I am generating a simple DC signal with noise. As expected the fft shows that there is one peak at 0Hz and some noise. I am also trying to get the spectral power density representation of that signal, and I came to a problem.

When i am using a logarithmic scale, to show power to frequency relation in dB/Hz, I am observing a gradually decreasing curve (second curve in the picture below). It shows that the lower the frequencies the less power they have in relation to same value. I don't understand it - there is supposed to be only one peak at 0Hz, all other frequencies should have the same power.

This phenomenon can be observed on a regular graph, on non-logarithmic scale. This other diagram (first curve) shows clearly that there is just one frequency with "energy". Where does this difference come from? Does it come from leakage? If so, then why it is not relevant for the non-logarithmic spectrum?

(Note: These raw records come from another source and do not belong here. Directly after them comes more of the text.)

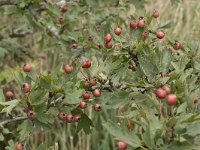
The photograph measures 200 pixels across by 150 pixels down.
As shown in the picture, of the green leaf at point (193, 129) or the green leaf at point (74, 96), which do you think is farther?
the green leaf at point (74, 96)

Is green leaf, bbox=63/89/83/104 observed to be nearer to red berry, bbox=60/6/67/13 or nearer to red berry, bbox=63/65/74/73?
red berry, bbox=63/65/74/73

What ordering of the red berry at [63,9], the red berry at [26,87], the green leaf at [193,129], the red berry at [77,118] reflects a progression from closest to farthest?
the green leaf at [193,129] < the red berry at [26,87] < the red berry at [77,118] < the red berry at [63,9]

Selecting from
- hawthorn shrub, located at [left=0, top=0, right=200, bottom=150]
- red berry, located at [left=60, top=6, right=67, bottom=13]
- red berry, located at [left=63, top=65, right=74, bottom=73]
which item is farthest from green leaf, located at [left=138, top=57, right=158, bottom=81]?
red berry, located at [left=60, top=6, right=67, bottom=13]

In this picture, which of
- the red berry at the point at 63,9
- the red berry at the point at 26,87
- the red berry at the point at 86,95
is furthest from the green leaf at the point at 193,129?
the red berry at the point at 63,9

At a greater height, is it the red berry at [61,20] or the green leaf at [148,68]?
the green leaf at [148,68]

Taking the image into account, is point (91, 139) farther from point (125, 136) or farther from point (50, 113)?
point (125, 136)

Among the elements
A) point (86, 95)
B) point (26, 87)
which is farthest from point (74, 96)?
point (26, 87)

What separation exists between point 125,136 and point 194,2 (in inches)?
234

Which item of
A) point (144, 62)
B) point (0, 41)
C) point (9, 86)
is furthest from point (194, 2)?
point (144, 62)

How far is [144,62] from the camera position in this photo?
1.87m

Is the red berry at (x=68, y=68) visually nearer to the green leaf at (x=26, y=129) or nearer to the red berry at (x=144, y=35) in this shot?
the green leaf at (x=26, y=129)

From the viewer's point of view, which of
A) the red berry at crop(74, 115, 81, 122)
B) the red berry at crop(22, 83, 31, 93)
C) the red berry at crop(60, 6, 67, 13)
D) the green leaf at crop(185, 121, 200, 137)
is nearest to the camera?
the green leaf at crop(185, 121, 200, 137)

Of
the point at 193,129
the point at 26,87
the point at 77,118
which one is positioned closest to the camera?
the point at 193,129

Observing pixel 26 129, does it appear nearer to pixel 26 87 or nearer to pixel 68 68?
pixel 26 87
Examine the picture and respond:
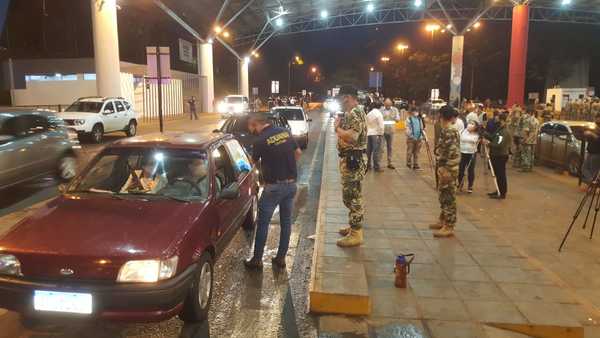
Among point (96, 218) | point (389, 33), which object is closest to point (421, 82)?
point (389, 33)

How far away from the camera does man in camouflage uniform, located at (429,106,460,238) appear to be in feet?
22.8

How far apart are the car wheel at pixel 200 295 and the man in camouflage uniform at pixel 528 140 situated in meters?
12.1

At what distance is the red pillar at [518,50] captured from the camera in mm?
27703

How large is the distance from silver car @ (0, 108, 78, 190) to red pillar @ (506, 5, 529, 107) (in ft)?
80.0

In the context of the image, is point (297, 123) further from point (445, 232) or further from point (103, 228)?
point (103, 228)

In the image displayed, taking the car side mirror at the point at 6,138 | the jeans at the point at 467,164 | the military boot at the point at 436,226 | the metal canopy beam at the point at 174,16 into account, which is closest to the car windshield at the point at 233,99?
the metal canopy beam at the point at 174,16

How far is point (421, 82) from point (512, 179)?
49.7 meters

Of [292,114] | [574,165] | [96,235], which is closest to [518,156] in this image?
[574,165]

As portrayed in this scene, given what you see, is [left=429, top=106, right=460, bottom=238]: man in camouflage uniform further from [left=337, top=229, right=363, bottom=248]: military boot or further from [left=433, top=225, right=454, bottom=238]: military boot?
[left=337, top=229, right=363, bottom=248]: military boot

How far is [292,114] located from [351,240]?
44.7 ft

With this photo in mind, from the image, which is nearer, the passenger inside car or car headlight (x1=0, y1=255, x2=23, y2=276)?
car headlight (x1=0, y1=255, x2=23, y2=276)

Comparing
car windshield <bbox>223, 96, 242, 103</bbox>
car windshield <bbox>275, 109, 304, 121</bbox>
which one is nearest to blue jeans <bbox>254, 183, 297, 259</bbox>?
car windshield <bbox>275, 109, 304, 121</bbox>

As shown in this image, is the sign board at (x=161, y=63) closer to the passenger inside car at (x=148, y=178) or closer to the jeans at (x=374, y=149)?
the jeans at (x=374, y=149)

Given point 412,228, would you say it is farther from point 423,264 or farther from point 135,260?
point 135,260
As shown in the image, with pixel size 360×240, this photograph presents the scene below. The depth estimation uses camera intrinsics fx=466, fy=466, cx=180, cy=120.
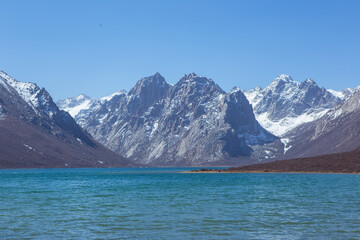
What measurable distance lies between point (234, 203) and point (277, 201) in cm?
896

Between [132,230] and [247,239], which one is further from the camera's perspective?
[132,230]

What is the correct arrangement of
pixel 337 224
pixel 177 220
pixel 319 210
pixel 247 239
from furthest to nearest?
pixel 319 210 < pixel 177 220 < pixel 337 224 < pixel 247 239

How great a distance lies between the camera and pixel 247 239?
45.8m

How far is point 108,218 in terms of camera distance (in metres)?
61.6

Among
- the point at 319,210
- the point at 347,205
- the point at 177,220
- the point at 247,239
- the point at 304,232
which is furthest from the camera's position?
the point at 347,205

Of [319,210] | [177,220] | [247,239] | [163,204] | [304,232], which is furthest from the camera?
[163,204]

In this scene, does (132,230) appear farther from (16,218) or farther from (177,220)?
(16,218)

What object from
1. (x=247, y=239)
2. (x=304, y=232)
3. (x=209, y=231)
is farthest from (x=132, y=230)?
(x=304, y=232)

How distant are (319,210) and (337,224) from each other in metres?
14.1

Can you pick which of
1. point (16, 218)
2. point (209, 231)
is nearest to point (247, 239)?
point (209, 231)

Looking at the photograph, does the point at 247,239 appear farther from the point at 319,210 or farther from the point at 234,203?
the point at 234,203

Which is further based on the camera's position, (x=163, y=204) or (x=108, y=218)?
(x=163, y=204)

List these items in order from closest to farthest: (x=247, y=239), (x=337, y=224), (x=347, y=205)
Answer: (x=247, y=239), (x=337, y=224), (x=347, y=205)

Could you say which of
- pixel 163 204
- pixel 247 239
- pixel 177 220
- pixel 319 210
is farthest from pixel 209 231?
pixel 163 204
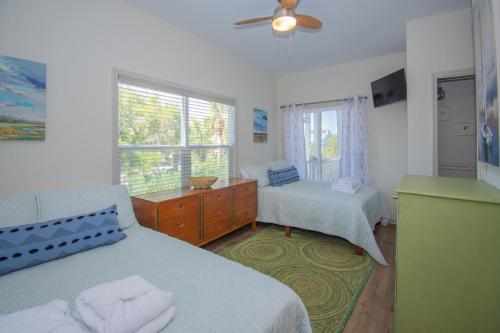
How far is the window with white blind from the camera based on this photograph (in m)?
2.49

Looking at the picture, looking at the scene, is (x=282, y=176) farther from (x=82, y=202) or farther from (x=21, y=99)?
(x=21, y=99)

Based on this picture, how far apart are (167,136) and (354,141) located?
9.78ft

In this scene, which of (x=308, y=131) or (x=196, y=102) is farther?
(x=308, y=131)

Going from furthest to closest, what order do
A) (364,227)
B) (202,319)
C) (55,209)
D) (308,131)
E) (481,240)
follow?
(308,131), (364,227), (55,209), (481,240), (202,319)

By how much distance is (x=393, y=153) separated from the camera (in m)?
3.75

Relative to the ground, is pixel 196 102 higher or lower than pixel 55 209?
higher

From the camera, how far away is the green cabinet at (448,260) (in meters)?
1.17

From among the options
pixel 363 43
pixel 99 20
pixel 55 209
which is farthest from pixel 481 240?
pixel 99 20

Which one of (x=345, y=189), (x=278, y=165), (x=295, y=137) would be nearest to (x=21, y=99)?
(x=278, y=165)

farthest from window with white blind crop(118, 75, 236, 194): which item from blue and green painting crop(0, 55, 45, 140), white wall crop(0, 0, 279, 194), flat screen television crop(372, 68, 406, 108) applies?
flat screen television crop(372, 68, 406, 108)

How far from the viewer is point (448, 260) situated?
1271 millimetres

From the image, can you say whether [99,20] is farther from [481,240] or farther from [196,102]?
[481,240]

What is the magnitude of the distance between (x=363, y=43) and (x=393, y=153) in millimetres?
1721

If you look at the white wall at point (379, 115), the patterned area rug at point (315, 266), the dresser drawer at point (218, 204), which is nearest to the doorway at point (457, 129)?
the white wall at point (379, 115)
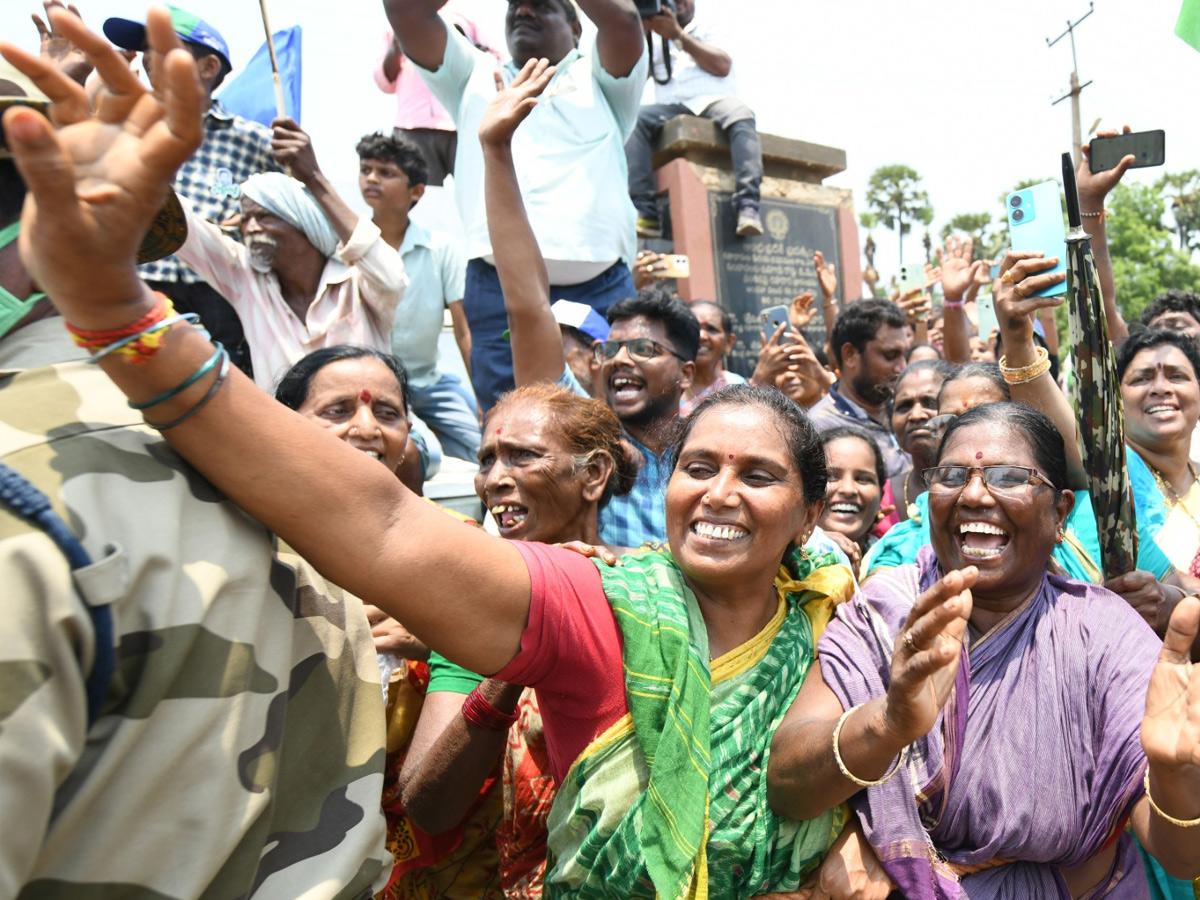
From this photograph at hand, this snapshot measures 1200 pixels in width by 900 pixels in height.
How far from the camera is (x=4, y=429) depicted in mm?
990

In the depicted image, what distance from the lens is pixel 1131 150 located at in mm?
3219

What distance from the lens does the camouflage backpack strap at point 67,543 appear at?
917mm

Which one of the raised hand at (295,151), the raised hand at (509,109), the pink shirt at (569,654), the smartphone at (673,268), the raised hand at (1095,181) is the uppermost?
the raised hand at (295,151)

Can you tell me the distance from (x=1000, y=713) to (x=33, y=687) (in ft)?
5.97

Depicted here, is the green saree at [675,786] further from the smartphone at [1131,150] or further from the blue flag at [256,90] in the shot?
the blue flag at [256,90]

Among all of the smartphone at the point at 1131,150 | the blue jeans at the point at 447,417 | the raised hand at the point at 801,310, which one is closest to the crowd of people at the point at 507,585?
the smartphone at the point at 1131,150

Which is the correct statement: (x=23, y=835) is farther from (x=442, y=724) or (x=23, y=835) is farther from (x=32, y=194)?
(x=442, y=724)

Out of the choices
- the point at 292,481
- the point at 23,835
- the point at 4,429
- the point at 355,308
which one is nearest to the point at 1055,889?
the point at 292,481

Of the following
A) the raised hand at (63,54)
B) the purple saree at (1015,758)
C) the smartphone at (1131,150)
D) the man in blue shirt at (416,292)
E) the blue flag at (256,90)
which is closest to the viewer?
the purple saree at (1015,758)

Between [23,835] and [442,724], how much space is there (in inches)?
48.9

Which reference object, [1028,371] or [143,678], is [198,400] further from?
[1028,371]

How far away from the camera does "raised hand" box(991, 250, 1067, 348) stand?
2682 mm

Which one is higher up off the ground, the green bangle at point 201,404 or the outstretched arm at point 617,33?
the outstretched arm at point 617,33

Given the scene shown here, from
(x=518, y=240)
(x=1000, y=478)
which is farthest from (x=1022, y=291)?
(x=518, y=240)
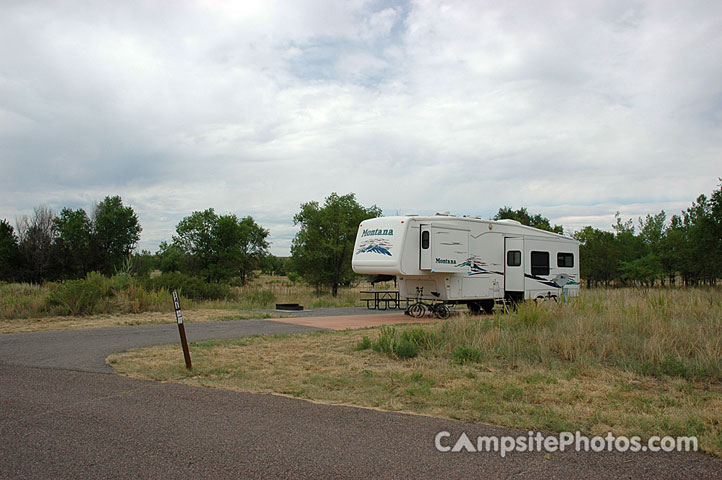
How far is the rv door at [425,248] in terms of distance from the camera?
1558cm

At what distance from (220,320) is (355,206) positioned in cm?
1711

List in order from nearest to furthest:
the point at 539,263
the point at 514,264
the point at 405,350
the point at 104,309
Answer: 1. the point at 405,350
2. the point at 104,309
3. the point at 514,264
4. the point at 539,263

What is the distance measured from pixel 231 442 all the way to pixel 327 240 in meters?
25.9

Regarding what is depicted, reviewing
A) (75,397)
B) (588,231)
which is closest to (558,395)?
(75,397)

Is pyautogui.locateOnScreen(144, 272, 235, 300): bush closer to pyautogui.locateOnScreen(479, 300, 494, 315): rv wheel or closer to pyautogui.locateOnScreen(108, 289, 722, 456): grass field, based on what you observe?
pyautogui.locateOnScreen(108, 289, 722, 456): grass field

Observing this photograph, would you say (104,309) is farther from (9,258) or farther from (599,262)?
(599,262)

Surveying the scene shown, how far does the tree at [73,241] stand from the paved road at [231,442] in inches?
1277

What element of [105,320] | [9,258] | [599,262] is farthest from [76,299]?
[599,262]

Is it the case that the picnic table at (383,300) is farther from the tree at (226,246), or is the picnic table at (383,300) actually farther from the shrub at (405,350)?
the tree at (226,246)

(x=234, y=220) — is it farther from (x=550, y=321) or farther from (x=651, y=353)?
(x=651, y=353)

enter image description here

The matlab code below generates the signal and the graphs.

close all

signal_multiplier = 3;
noise_bits =8;
signal_bits = 11;

fs = 1;
T = 1/fs;
t = 1:T:(2^signal_bits)-T;
noise_vec2 = randi([-(2^noise_bits) 2^noise_bits],1,length(t));

signal = signal_multiplier*t + noise_vec2;

NFFT = length(signal);
[P, F] = periodogram(signal,[],NFFT,fs,'power');
PdBW = 10*log10(P);

grid on
xlabel('Frequency (Hz)')
grid on
title('PSD using logarithmic values()')
xlabel('Frequency (Hz)')
ylabel('Power/Frequency (dB/Hz)')

1 Answer 1


If you zoom in on the linear curve, you would see that it's also "gradually decreasing", just much steeper, than the logarithmic curve. The logarithm simply makes it more visible. And, yes, what you see is indeed spectral leakage. It can be reduced by using a non-trivial window function as opposed to the rectangular window being employed by default in the periodogram function. Try using a Hann window, that should reduce spectral leakage.